Think Like a Rocket Scientist looks at the different mental models tried and tested by top top minds in science and explains how we can use them in our everyday lives to make better decisions.
Get the book here: Think Like a Rocket Scientist by Ozan Varol
Key Idea #1 – Embrace uncertainty
There is a classic quote from Donald Rumsfeld – formerly the Secretary of Defense for the United States – which goes along the lines of “There are known knowns, there are things we know we know; there are also known unknowns, that is to say there are things we don’t know and then there are unknown unknowns, the ones we don’t know”.
These “unknown unknowns” are a great source of uncertainty for many of us, they are the things we may have been conditioned to avoid, instead of pursing the career we really want to have we instead stay within our comfort zone and get that secure 9-5 office job or instead of acknowledging we do not know the answer to something, we conjure up something which sounds plausible and fight its case.
This is something we need to move away from, there is sometimes a false impression that every great invention took a straight path to discovery. We might think great discoveries from the likes of Newton and Einstein came as divine visitations, however, they instead came from toiling away in unchartered waters, experimenting, tweaking and falling forwards instead of flying forwards.
As Isaac Asimov puts it “The most exciting phrase to hear in science, the one that heralds new discoveries, is not “Eureka” but “that’s funny”. When you’re looking to stand on the shoulders of giants and discover something new, recognize you will be surrounded by uncertainty, the right answer wont present itself to you on a plate, nobody knows how it will present itself, but when it does embrace it, don’t shy away from outliers, anomalies or things that look strange, instead seek them out and learn as much as you can about them.
Key Idea #2 – Think from First Principles
There is an argument suggested around the internet that the width of the solid rocket boosters for the space shuttle were determined over two thousand years ago by a Roman road engineer. Whilst that sounds crazy and to be honest hasn’t been proven or disproven, it’s a great place to show the importance of First Principles thinking.
The engines on the space shuttle measure at about 4ft 8.5 inches wide, this width was determined by the fact that it was the maximum width they could produce because of the size of the rail line that would carry the rockets from Utah to Florida; the width of that rail was based off the tramlines in England which were subsequently based off the roads built by the Romans at 4ft 8.5 inches wide.
Whilst that is a drastic example, this type of thinking permutates throughout different areas in society. Many problems or issues are usually solved by analogy, we tend to look at what others have done and use that as a basis for how we should do it. Many industries operate on this principle, they will rely on copying what was done in previous years and then continue to follow that plan without questioning or even considering whey they are doing it, or the intentions of why it was put in place.

## Exercise
Resume the text on thinking like a rocket scientist right after its last sentence. The lines after this point come from a separate source.

## Source excerpt
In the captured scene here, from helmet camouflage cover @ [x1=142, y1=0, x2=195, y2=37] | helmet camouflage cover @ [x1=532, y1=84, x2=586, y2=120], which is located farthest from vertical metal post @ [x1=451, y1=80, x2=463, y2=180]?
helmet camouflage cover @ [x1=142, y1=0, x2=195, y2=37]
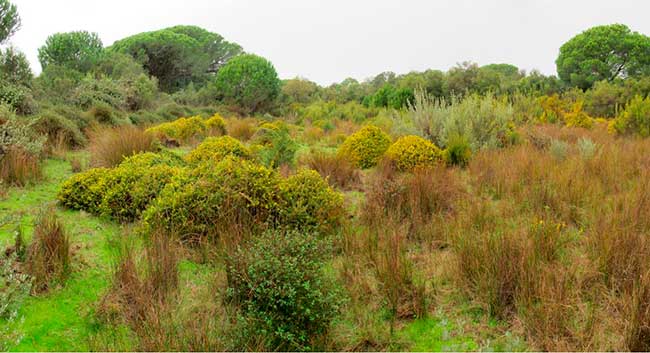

## Result of this task
Consider being a horse breeder in the early 1900’s. If you were reasoning by analogy you would probably assume your biggest threat would be better horses; however, you would soon find out there’s something else that puts your business model under immense strain: the motor vehicle.
When you are looking to do something different, take the road less travelled or spot new emerging threats, going back to first principles and understanding somethings origin and original intentions are paramount.
First-principles as Aristotle put it are “the first basis from which a thing is known” or a more practical definition from Rene Descartes is “systematically doubting everything until you are left with unquestionable truths”.
In short, it is about breaking a problem down into its smallest parts, understanding them and then building from there.
Take the horse breeder example. If you were reasoning by First Principles you would ask yourself questions like “why am I even breeding horses in the first place?” Most cases during that time would be to provide transportation; the breeders business model wasn’t to breed horses for the sake of it, it was instead to provide a method of transportation better and faster than walking. Once you understand that, you can see why the motor vehicle soon took over…
As John Maynard Keynes puts it “the difficulty isn’t in the new ideas, it’s escaping the old ones”. Reasoning by first principles allows you to look at problems differently. Next time you’re looking to solve a problem, instead of looking at how it has been done before, instead break it down into its simplest form, understand it entirely and then build from there.
Key Idea #3 – Allow yourself to be bored and let your mind wander
Nikola Tesla – the famous Serbian American inventor – is probably best known for his major contributions to science and technology. Part of his success lies in the way he approached problems with a sense of curiosity.
“Before I put a sketch on paper, the whole idea is worked out mentally, I do not rush into actual work. When I get an idea, I start at once building it up in my imagination. I change the construction, make improvements, and operate the device in my mind. It is immaterial to me whether I run my turbine in thought or test it in my shop” – Nikola Tesla
For many of us, instead of making curiosity the norm, we will wait until a crisis to become curious. Only when we lose our job, we will consider alternative career paths or when our business is disrupted by a hungry competitor we decide to think outside the box.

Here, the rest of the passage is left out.